24 Eylül 2024 Salı

KESK'ten Diyarbakır Defterdarlığı önünde TİS eylemi

TİS öncesi ekonomik ve özlük hakları için Diyarbakır Defterdarlığı önünde eylem yapan KESK, "Sendikalı ya da sendikasız, tüm kamu emekçileri 'artık yeter' demeli ve bu gidişe bir son vermelidir" diye belirtildi.

KESK Diyarbakır Şubeler Platformu, TİS öncesi ekonomik ve özlük hakları için Diyarbakır Defterdarlığı önünde açıklama yaptı.

"Çarşıda, pazarda, markette, sokakta yaşanan gerçek enflasyon oranında insanca yaşamaya yetecek bir maaş istiyoruz" pankartının açıldığı eylemde basın açıklamasını Volkan Tuncer okudu.

Tuncer, "Sendikalı ya da sendikasız, 3 milyon kamu emekçisi ve 2 milyon emeklinin iradesi ve ihtiyaçları yok sayılmaktadır.
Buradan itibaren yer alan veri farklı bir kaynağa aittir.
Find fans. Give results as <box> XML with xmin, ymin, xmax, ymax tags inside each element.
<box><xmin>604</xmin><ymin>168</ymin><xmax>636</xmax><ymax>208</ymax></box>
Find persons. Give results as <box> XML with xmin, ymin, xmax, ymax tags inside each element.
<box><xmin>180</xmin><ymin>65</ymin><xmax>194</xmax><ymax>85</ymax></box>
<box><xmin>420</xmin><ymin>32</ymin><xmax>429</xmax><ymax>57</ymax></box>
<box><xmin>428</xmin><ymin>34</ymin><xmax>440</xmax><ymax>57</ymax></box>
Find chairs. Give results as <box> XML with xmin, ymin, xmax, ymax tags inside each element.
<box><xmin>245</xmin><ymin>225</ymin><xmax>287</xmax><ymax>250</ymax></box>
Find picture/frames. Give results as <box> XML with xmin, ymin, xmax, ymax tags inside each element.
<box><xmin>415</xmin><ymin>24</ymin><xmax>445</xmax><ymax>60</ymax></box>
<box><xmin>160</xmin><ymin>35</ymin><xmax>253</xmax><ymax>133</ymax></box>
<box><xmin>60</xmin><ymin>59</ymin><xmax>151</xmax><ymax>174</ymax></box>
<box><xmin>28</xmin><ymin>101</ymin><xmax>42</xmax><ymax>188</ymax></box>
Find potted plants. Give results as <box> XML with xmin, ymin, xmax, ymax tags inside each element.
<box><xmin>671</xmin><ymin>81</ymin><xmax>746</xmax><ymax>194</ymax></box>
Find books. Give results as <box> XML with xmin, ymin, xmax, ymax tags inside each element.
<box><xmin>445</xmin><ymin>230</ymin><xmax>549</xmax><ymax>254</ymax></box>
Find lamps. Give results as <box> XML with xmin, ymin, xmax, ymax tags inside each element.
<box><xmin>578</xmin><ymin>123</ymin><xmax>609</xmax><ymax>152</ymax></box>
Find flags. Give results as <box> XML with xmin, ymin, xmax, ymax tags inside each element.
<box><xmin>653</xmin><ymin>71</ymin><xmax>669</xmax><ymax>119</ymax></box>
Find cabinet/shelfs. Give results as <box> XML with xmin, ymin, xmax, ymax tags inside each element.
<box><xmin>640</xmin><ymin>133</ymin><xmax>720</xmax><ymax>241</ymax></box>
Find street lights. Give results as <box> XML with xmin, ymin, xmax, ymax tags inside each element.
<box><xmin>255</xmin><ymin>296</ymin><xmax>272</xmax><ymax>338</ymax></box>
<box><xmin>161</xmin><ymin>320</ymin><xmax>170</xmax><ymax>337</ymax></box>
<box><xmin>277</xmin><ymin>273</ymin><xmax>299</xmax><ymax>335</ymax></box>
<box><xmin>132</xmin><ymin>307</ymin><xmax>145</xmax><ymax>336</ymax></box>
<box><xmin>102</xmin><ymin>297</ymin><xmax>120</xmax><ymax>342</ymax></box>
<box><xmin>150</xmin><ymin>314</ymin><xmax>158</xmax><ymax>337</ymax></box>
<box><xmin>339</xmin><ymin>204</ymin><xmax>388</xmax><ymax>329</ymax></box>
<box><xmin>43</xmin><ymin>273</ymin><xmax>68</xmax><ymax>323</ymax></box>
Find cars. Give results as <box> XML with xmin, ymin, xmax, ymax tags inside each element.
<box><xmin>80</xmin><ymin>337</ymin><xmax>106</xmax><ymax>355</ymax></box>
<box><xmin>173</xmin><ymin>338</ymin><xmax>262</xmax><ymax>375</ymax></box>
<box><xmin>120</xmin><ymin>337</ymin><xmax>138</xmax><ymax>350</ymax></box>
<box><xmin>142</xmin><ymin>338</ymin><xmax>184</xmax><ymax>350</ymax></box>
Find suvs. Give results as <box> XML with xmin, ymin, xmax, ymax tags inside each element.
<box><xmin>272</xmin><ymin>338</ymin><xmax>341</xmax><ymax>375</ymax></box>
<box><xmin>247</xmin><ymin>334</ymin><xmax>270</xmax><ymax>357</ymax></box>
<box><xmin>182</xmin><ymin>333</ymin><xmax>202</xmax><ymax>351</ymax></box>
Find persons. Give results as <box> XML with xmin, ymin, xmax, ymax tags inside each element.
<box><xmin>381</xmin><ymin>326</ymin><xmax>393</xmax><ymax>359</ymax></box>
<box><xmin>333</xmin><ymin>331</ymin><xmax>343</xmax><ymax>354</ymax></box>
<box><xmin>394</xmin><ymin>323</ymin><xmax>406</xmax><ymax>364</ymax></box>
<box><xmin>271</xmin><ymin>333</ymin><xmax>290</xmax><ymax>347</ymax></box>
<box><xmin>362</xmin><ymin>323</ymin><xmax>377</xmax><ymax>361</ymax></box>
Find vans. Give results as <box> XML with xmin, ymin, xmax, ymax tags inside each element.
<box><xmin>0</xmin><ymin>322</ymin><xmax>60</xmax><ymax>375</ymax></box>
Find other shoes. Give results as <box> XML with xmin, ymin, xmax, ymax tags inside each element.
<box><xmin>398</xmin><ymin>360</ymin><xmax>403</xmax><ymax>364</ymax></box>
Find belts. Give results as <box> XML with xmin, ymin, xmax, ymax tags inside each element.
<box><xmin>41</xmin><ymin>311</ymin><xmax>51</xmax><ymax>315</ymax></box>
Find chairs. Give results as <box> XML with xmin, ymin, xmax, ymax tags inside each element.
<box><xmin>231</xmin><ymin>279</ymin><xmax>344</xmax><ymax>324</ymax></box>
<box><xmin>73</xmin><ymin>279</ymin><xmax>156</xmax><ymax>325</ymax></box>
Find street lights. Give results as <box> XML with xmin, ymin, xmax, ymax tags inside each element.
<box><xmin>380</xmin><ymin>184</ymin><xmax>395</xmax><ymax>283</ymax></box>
Kamu emekçileri, 2022-2023 dönemi toplu sözleşmeye gitme sürecinde, yüzde 3'lük kısmı toplu sözleşmeden kaynaklanan, yüzde 5,45'lik kısmı ise enflasyon farkı olarak 'lütfedilen' yüzde 8,45'lik bir zamla karşılaşıyor. Enflasyon, halkın satın alma gücündeki azalmanın en somut göstergesi olmasına rağmen, iktidarın denetimindeki medya, açıklanan verileri 'işçi, memur ve emekliye zam müjdesi' olarak veriyor" dedi.

Haziran ayı resmi enflasyon oranının üzerinden verilen zam daha maaşlara yansımadan, Temmuz ayından geçerli olmak üzere elektriğe yüzde 15, konutlarda kullanılan doğalgaza ise yüzde 12 zam yapıldığını hatırlatan Tuncer, "Siyasi iktidarın kaşıkla verdiğini kepçeyle alma politikası yıllara kıyaslandığında ise kaşığın giderek küçüldüğü, kepçenin ise devasa boyutlara ulaştığı herkes tarafından çok iyi biliniyor" diye belirtti.

Tuncer, "5 milyon kişinin hayatlarının enflasyon rakamların arasına sıkıştırılamayacağı artık görülmelidir. Siyasi iktidar bir gerçeği unutmamalıdır. Yaşamlarımızın ekonomik müjdelerinizden, reform paketlerinizden, çılgın projelerinizden ve doymak bilmeyen sermayedarlarınızdan daha az kıymetli değildir" diye vurguladı.

Tüm kamu emekçilerine ve emeklilere çağrı yapan Tuncer, "Biz bu gidişe dur demediğimiz sürece, sahici ve samimi bir şekilde yan yana gelip el ele vermediğimiz sürece, kapalı kapılar ardında rakamlarla oynadıkları gibi hayatlarımızla oynamaya devam edeceklerdir. Dolayısıyla sendikalı ya da sendikasız, tüm kamu emekçileri 'artık yeter' demeli ve bu gidişe bir son vermelidir" diye konuştu.